The weather is getting a little warmer in Toronto, but the flu is still in peak season at Ryerson. The federal government publishes weekly influenza reports and according to them, influenza B started circulating much earlier than usual and “the number of detections remain substantially greater this season compared to previous years.”

While 18.7 per cent of students reported that having a cold, sore throat or the flu affected their individual academic performance, few students get the shot. Only 29.2 per cent of students reported that they received vaccinations, according to the spring 2016 Ryerson University Executive Summary of the National College Health Assessment II.

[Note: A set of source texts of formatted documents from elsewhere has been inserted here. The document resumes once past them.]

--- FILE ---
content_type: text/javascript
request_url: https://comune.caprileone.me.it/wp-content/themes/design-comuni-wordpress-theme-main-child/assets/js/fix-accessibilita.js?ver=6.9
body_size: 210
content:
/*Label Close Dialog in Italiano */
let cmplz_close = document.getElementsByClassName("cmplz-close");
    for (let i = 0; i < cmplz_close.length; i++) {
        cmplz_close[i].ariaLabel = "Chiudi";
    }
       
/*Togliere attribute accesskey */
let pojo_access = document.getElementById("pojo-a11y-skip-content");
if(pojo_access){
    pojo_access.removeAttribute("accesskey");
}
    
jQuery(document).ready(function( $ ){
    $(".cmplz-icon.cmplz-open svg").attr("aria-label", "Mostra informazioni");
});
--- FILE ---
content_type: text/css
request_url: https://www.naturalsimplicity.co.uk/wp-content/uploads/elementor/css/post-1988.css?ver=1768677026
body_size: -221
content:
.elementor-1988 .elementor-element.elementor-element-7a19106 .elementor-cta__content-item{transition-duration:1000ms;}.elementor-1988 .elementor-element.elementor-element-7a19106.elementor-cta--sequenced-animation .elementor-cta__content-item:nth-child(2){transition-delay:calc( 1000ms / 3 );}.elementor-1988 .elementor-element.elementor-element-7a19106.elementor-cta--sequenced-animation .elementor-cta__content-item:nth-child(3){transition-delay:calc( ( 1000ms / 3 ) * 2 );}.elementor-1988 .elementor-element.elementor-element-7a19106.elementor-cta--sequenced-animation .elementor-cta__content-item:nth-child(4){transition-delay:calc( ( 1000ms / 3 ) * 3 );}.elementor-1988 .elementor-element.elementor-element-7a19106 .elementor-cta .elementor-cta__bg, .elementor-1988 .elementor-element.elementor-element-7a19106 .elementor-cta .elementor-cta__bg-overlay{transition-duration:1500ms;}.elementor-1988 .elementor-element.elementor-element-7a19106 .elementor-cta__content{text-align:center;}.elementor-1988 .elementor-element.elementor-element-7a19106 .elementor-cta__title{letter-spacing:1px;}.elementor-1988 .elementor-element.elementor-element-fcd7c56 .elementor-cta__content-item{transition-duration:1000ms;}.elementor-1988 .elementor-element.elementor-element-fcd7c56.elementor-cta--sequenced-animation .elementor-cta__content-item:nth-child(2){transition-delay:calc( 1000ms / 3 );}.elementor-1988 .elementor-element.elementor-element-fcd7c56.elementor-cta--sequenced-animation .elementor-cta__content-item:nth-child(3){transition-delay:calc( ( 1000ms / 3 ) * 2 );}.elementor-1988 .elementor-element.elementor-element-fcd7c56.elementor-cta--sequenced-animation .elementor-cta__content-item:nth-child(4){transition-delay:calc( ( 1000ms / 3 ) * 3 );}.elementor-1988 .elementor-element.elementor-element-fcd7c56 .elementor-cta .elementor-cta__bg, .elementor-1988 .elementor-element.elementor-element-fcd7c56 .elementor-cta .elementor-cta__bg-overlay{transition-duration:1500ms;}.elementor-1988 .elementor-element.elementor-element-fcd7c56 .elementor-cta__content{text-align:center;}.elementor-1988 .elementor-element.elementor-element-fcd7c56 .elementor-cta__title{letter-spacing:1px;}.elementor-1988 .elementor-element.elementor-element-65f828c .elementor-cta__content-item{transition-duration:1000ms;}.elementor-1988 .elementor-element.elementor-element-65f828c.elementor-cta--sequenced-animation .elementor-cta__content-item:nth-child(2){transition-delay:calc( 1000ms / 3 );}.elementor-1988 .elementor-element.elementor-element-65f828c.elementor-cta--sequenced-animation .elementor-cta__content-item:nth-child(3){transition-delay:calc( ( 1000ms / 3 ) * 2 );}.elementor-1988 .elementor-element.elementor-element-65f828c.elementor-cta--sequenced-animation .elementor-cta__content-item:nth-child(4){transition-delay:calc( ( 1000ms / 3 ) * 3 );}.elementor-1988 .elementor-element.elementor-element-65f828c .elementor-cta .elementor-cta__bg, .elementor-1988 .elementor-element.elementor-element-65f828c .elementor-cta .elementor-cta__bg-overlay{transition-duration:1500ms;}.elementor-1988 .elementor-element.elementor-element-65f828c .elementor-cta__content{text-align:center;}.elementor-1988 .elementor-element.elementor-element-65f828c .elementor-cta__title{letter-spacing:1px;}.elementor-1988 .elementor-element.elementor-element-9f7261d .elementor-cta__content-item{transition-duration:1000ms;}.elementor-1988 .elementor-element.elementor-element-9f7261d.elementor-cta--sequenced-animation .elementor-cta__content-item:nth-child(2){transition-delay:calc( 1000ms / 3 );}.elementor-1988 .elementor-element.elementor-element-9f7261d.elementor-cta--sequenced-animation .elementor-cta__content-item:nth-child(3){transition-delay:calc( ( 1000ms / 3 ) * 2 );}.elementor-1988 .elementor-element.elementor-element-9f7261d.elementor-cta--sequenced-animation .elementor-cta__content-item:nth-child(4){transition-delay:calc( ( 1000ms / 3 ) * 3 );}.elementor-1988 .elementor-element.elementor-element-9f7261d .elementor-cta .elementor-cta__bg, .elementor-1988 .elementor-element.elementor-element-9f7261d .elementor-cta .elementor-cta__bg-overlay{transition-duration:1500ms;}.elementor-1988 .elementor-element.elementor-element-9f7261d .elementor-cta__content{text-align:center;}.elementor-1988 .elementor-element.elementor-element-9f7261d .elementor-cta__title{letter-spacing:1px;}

However, Kate Hood, a first year urban planning student gets the shot every year.

“After having pneumonia four years ago, I’m at greater risk for catching the flu and as a result I have had a flu shot every year since. Sometimes I feel a little sick the next day, but after that I’m fine, and do not catch the flu later on,” she said.

The two strains of influenza that cause seasonal diseases (such as the flu) are A and B. The strain that’s causing the most trouble this year is H3N2 which is a strain of influenza A. This strain is known for causing severe infections and sending people to the hospital. Researchers are not quite sure why the H3N2 strain is more severe than B strands such as H1N1.

This uncertainty raises questions about how vaccines are made and how effective they are once created.

Juannittah Kamera the Health Promotion Programs Coordinator at Ryerson said effectiveness of flu vaccines are difficult to determine since the dominant strains are not evident at the beginning of the season. However, health authorities will track causes throughout the season.

“The effectiveness of the seasonal vaccine is tracked by health authorities throughout the flu season.  Based on surveillance of flu cases reported to them by health practitioners [such as] doctors and hospitals, they are able to determine which strains are prevalent and made people severely sick then compare them to the strains that are in that season’s vaccine to determine how effective it was,” she said.

Despite the difficulties in creating a perfect vaccination, Kamera still highly recommends getting the flu vaccine every year.

“Vaccines have been shown to be an effective preventive measure in reducing the occurrence or severity of impact of the flu. Receiving the vaccine can lessen the impact of the flu making it something that you can treat and manage at home and reduces the need for hospital visits,” she said.

“Aside from protecting the person that is vaccinated, they also serve to protect those members of society who might not be able to receive the vaccine for some reason (age, immune-compromised, chronic health conditions) and would be at risk for serious or devastating consequences should they contract the flu.”

Still looking to protect yourself again the flu? Ryerson’s Medical Centre offers free flu shots so everyone can keep themselves healthy this flu season.